---------- DOCUMENT EXTRACT ----------

There is a large body of academic research that shows a long-term historical trend of dividend stocks beating non-dividend stocks.[iii] There are several reasons that dividend stocks, as a whole, tend to do better. Let’s look at each, individually.

1. Cash paying dividend stocks often have higher quality earnings.[iv]

The accounting profession requires a lot of estimates. In the short term, it can be easy for management to make profits on the income statement appear higher or lower than they actually are.

The practice of lowering record earnings one period through the use of accounting methods, only to reverse those conservative estimates during a poor period, had at one time been almost common.[v] Seeing through to the business reality can be difficult if you aren’t aware of the techniques needed.

That is where cash dividends come in. One thing you cannot fake is cash. When a company mails you a check, that money is yours. It can be fairly surmised that companies with a long history of regularly increasing dividend payouts are, in fact, making money.

2. Dividend yields can support a stock during market corrections. [vi]

During major stock market meltdowns, strong dividend stocks tend to hold up much better than non-dividend paying stocks. The reason is due to “yield support”.

---------- SUPPLIED MATERIAL ----------

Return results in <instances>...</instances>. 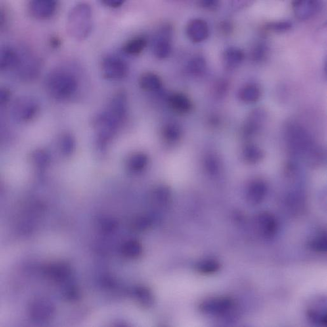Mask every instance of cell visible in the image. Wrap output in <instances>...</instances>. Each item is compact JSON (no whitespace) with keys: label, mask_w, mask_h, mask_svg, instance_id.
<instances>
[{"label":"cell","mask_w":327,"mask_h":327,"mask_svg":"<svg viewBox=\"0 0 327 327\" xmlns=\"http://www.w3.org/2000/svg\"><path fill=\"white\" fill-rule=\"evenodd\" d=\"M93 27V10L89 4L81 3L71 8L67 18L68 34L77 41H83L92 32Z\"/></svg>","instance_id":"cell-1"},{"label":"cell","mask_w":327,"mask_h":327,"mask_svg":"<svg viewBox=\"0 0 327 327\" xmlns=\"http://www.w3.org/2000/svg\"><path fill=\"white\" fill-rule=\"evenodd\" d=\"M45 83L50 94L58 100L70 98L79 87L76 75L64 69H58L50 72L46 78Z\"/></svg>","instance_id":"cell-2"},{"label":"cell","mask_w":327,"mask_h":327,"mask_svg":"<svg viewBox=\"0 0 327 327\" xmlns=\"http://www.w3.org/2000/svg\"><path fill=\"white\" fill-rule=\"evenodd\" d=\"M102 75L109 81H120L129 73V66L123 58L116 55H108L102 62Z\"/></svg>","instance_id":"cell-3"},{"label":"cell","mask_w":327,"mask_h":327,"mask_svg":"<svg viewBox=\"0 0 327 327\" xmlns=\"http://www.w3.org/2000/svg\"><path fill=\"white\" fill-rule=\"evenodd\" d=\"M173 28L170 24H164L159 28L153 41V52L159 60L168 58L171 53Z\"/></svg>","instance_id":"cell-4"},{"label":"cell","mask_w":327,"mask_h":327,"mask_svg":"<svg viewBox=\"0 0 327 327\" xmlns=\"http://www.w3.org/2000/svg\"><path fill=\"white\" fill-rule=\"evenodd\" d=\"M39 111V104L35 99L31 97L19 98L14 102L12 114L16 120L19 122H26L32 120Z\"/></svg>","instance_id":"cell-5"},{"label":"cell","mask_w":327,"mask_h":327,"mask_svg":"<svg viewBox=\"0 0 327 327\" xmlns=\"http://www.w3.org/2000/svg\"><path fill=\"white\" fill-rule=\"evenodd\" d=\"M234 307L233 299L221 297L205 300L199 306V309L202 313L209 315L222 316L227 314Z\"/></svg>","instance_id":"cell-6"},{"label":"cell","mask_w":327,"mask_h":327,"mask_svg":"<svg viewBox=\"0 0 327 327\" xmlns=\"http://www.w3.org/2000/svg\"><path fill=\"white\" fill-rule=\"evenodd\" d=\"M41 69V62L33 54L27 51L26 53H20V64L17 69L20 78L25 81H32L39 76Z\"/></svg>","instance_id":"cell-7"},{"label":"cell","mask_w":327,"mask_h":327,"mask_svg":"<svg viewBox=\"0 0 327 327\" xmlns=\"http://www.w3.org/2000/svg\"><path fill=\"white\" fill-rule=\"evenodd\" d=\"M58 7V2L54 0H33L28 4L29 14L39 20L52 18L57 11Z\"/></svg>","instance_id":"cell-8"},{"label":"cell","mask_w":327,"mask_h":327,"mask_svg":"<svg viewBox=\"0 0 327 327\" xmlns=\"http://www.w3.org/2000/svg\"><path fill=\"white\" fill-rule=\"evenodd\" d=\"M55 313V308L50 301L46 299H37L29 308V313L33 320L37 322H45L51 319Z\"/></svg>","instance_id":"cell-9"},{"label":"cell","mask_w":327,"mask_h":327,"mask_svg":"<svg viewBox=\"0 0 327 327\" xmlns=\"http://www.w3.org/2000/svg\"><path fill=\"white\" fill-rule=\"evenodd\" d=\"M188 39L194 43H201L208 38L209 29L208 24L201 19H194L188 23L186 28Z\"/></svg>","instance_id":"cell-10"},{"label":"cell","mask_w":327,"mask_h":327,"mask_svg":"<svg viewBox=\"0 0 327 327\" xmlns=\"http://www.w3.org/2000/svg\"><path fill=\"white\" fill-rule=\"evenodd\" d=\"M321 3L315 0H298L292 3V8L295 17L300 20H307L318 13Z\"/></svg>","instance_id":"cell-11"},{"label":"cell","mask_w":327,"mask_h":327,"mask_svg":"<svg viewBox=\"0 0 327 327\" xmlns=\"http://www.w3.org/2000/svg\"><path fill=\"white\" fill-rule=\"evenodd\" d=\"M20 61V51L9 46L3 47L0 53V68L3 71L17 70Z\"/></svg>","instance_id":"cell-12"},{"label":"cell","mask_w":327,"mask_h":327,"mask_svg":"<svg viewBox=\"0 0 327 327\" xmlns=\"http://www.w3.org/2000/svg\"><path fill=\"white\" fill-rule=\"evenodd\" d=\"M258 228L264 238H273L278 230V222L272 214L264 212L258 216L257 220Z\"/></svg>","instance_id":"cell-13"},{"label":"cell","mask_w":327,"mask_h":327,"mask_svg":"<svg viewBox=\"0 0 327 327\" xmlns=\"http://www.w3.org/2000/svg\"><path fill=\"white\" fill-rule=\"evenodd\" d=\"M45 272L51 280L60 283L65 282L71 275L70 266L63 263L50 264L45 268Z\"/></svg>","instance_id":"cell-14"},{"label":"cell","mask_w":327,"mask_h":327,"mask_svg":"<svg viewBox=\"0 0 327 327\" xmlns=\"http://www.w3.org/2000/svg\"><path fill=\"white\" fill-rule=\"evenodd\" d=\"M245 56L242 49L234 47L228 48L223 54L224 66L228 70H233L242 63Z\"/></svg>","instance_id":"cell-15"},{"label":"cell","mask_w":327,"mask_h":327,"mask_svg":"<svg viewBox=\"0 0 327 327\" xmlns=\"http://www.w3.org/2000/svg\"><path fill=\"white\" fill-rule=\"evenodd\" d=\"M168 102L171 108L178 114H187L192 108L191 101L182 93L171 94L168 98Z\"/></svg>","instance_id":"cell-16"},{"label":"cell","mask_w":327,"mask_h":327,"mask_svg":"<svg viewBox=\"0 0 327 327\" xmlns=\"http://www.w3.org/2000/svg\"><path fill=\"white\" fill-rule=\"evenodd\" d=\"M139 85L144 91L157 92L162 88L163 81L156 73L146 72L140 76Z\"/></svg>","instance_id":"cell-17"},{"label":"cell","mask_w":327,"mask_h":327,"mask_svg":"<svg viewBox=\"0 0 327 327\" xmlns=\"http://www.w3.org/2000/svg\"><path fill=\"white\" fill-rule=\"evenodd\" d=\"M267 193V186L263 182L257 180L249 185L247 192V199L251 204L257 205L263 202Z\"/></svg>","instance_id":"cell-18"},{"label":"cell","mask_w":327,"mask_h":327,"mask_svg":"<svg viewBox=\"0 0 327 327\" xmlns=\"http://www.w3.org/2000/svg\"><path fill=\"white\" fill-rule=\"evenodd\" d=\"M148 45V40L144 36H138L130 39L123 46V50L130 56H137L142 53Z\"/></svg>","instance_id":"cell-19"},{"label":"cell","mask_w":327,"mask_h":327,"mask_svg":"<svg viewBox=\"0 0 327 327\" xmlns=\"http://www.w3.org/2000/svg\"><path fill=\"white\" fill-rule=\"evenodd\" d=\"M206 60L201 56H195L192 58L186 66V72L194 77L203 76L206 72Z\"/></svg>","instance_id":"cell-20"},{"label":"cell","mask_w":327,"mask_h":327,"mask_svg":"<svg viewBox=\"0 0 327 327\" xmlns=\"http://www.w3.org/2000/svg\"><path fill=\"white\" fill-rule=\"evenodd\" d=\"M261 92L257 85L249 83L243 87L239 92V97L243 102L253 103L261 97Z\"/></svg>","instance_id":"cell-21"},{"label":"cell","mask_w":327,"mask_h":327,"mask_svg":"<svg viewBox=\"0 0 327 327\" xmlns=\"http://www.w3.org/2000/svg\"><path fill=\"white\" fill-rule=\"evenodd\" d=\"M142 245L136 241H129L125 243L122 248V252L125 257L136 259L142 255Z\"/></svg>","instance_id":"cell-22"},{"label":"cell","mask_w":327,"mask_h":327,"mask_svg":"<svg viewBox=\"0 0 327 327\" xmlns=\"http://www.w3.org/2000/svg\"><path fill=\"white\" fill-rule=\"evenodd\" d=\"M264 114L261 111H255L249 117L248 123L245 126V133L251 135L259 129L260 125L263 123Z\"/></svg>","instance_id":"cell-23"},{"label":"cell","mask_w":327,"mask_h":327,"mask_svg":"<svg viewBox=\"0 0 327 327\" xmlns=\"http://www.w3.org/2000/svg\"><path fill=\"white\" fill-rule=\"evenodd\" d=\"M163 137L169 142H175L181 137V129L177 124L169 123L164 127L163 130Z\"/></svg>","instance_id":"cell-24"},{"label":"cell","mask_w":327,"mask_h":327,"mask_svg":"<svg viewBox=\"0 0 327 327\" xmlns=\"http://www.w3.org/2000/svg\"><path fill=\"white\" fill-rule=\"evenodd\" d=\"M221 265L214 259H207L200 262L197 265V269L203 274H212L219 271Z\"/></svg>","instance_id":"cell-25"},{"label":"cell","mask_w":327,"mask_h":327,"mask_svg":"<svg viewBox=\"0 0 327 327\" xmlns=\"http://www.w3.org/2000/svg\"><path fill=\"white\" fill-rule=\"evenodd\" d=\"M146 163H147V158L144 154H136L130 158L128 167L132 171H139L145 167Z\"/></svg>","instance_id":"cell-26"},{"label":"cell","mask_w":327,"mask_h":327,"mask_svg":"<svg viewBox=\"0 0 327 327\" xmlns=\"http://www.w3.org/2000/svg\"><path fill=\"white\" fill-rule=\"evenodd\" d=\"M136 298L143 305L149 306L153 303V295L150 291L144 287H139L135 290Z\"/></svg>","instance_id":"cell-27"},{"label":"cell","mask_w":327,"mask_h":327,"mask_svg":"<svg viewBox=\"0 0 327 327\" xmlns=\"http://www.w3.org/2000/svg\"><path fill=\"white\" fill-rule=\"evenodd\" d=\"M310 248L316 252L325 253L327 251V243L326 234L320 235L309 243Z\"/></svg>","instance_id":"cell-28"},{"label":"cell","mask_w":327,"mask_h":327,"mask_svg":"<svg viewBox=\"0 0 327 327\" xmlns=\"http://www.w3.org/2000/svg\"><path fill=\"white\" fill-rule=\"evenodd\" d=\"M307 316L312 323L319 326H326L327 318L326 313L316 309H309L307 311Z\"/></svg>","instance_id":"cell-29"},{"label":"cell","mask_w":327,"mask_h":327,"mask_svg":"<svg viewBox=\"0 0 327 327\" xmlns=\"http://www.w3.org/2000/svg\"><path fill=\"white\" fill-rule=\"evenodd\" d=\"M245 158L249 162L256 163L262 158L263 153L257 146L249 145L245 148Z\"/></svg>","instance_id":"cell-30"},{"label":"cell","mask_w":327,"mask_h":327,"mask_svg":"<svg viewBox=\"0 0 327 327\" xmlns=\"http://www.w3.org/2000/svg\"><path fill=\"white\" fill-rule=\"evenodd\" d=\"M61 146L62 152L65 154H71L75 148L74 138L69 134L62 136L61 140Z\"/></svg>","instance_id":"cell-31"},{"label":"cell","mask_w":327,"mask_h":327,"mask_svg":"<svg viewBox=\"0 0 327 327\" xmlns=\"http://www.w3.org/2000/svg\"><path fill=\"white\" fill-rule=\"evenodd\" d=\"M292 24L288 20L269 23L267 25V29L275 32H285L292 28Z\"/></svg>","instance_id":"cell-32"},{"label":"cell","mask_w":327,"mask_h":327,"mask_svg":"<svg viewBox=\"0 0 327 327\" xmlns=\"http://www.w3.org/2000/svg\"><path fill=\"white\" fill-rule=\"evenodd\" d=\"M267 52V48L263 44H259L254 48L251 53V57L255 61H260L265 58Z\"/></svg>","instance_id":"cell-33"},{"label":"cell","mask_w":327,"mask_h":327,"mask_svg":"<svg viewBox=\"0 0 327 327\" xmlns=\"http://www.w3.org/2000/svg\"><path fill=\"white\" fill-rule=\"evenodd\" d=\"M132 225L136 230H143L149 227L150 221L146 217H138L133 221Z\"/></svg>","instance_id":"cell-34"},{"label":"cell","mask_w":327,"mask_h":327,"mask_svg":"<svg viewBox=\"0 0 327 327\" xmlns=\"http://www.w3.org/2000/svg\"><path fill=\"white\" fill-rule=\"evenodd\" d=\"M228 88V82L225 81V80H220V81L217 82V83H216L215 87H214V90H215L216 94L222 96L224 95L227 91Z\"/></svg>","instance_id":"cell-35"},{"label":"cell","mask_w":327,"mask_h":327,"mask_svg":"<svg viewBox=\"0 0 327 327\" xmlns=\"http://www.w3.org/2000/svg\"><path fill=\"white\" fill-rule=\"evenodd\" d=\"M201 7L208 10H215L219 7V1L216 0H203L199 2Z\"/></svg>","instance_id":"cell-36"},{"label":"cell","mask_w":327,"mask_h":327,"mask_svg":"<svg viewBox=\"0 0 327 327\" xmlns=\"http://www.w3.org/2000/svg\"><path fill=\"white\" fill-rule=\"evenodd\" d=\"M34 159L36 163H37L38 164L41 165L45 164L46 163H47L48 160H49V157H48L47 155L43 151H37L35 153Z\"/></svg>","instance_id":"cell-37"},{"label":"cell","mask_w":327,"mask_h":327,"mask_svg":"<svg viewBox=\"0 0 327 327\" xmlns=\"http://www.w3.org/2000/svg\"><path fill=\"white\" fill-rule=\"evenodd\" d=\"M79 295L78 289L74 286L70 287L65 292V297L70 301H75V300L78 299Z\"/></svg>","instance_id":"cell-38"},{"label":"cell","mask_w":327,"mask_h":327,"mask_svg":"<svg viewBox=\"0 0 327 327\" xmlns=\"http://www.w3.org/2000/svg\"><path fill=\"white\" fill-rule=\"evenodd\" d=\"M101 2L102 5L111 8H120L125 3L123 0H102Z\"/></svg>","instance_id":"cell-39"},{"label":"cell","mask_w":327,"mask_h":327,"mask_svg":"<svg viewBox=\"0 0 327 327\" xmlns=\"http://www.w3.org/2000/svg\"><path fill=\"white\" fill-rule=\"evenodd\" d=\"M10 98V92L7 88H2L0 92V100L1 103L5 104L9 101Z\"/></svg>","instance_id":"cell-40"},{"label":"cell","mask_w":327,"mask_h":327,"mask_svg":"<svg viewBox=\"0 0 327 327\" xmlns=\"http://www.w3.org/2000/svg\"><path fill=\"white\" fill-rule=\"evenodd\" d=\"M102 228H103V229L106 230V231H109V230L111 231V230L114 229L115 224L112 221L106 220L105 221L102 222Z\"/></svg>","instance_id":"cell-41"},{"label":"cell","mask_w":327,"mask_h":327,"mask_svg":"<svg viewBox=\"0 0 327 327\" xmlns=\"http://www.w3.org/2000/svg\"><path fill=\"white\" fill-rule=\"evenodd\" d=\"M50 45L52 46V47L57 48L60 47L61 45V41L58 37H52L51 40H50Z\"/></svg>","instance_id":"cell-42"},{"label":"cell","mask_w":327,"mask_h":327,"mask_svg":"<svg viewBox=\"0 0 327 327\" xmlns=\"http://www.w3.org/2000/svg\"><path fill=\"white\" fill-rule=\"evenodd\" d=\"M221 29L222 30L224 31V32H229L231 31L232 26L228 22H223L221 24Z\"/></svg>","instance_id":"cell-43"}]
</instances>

----------

> [EXERCISE PROMPT]: Please pick up the passage on dividend stocks right after its final sentence and carry it on. The lines above have nothing to do with what you're asked to do here.

> [REPLY]:
Imagine that you have two stocks, Berkshire Hathaway and Exxon Mobile. Berkshire Hathaway is one of the most financially sound companies in the world but hasn’t paid a dividend since the 1960s. Exxon Mobile is the same size as Berkshire Hathaway but pays a dividend that is about a 3.75% yield.

Imagine the stock market collapses and both your stocks are down 50%. Your Exxon Mobile is still sending you your dividends in the mail each year. That means the dividend yield is now 7.5%. If you had to sell shares, which would you give up first: Berkshire Hathaway or Exxon Mobile? Most people keep the stock that pays them dividends.

And if there are investors with cash, the odds are good they are going to be attracted to a high dividend yield, and buy shares of Exxon Mobile, putting a floor under the stock.

3. Management tends to be more discerning about spending the remaining cash.[vii]

When a firm has to send half of earnings back to the owners, it imposes discipline. It is one of the psychological restraints that are responsible for the superior returns generated by dividend stocks over long periods of time.

Charlie Munger once commented that, following his and Warren Buffett’s death, the quickest way to solve Berkshire Hathaway’s capital reinvestment risk would be to pay out most of the earnings as a dividend. The management can’t screw up what it doesn’t control.

What about High Growth Companies?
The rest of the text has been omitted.